TRAVAIL À FAIRE –
1. Répondez aux questions suivantes à partir de l'extrait sur les élections en Sicile.
(a) Quel score est attribué au mouvement "5 Stelle" au niveau national ?
(b) Combien de personnes, au plus, le candidat de la gauche Rosario Crocetta a-t-il réunies ?
(c) Depuis combien de temps Maria est-elle policière avec un statut précaire ?
2. Réécrivez le passage de l'extrait sur les élections en Sicile qui commence par "Crédité de 22%" et se termine par "profonde des politiciens.", en remplaçant "Palerme" par "Catane".

EXTRAIT PROPOSÉ –
..............................

Crédité de 22% au niveau national, le mouvement "5 Stelle " a séduit les Siciliens qui étaient appelés dimanche à renouveler leur conseil régional après la démission du gouverneur Raffaele Lombardo accusé d’avoir poussé l’ile au bord de la faillite.

A Palerme jeudi soir (le 25 octobre, Ndlr), plus de quinze mille personnes se sont bousculées pour l’écouter. Le lendemain, le candidat de la gauche Rosario Crocetta a dû se contenter d’un maigre parterre de 200 personnes tout au plus auxquelles il promettait une "bouffée d’air frais en cas de victoire". Les Siciliens, ça les a fait rigoler. "Il y a quinze jours à peine, il dînait en compagnie de Raffaele Lombardo" confie Maria. Policière avec un statut précaire depuis quinze ans (!), la quarantaine plaisante, elle partage avec son collègue Roberto, sa haine profonde des politiciens.

..............................

DONNÉES PRÉSENTÉES –
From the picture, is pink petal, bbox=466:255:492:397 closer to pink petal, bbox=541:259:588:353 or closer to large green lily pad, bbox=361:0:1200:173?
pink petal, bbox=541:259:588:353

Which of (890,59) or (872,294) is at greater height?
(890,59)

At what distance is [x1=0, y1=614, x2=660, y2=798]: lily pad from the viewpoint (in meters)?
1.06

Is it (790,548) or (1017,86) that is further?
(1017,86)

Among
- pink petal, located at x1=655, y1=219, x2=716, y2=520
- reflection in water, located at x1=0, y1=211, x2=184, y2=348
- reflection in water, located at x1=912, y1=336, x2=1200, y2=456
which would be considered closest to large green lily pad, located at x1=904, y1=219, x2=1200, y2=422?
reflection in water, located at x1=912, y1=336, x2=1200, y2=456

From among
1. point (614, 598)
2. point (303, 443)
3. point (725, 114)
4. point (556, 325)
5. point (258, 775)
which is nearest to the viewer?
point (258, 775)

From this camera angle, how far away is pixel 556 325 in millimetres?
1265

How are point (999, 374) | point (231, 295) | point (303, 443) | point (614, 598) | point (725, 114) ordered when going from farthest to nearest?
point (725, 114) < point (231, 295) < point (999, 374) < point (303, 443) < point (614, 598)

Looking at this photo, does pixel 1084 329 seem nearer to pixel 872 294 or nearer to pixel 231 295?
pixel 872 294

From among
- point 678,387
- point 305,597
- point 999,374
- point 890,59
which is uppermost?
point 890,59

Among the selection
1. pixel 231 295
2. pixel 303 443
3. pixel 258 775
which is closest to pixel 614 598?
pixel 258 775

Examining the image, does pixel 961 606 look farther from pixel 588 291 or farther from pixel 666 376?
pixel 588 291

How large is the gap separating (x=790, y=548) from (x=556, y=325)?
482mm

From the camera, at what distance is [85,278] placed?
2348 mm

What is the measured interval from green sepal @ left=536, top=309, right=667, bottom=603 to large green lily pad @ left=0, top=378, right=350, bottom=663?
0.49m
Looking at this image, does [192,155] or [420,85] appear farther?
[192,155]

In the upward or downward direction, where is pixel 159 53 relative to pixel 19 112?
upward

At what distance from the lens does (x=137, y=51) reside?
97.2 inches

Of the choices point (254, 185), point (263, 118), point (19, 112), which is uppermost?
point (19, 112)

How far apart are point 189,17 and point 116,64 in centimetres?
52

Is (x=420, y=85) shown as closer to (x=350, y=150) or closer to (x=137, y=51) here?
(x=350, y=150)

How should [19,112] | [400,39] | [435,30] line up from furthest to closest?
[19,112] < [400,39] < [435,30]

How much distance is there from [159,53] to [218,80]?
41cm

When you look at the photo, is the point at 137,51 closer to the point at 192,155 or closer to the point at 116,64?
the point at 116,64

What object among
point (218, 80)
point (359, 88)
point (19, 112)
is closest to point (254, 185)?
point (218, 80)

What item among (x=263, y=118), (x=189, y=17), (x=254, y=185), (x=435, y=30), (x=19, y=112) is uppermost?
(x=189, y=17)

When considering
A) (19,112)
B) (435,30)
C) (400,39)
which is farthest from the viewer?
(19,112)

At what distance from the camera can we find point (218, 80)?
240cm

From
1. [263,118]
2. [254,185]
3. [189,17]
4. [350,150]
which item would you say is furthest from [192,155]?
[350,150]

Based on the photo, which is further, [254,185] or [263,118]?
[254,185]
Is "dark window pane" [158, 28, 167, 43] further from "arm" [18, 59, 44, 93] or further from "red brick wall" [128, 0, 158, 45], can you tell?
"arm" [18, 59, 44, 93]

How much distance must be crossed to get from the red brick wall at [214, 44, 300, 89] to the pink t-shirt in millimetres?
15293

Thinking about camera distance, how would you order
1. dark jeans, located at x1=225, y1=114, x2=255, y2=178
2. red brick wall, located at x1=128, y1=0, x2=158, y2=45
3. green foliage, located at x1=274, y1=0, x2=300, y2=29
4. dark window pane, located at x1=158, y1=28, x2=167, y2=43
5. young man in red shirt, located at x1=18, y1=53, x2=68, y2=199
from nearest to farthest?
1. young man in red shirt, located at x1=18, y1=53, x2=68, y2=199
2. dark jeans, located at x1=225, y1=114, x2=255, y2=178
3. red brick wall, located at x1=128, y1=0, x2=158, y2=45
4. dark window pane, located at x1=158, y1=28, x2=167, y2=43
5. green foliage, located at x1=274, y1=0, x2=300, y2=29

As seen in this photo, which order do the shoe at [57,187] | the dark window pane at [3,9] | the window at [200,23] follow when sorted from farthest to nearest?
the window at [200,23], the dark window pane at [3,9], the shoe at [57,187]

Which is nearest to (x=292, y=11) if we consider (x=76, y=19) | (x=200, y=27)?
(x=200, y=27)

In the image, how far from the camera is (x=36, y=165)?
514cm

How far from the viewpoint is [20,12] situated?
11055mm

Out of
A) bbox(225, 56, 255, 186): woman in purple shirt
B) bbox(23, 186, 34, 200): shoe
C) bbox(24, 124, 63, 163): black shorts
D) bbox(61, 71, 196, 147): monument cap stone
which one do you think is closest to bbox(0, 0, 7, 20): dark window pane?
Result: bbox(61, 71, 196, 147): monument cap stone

..............................

CORRIGÉ DES EXERCICES –
1.
(a) 22 %.
(b) 200 personnes tout au plus.
(c) Depuis quinze ans.

2.
Crédité de 22% au niveau national, le mouvement "5 Stelle " a séduit les Siciliens qui étaient appelés dimanche à renouveler leur conseil régional après la démission du gouverneur Raffaele Lombardo accusé d’avoir poussé l’ile au bord de la faillite.

A Catane jeudi soir (le 25 octobre, Ndlr), plus de quinze mille personnes se sont bousculées pour l’écouter. Le lendemain, le candidat de la gauche Rosario Crocetta a dû se contenter d’un maigre parterre de 200 personnes tout au plus auxquelles il promettait une "bouffée d’air frais en cas de victoire". Les Siciliens, ça les a fait rigoler. "Il y a quinze jours à peine, il dînait en compagnie de Raffaele Lombardo" confie Maria. Policière avec un statut précaire depuis quinze ans (!), la quarantaine plaisante, elle partage avec son collègue Roberto, sa haine profonde des politiciens.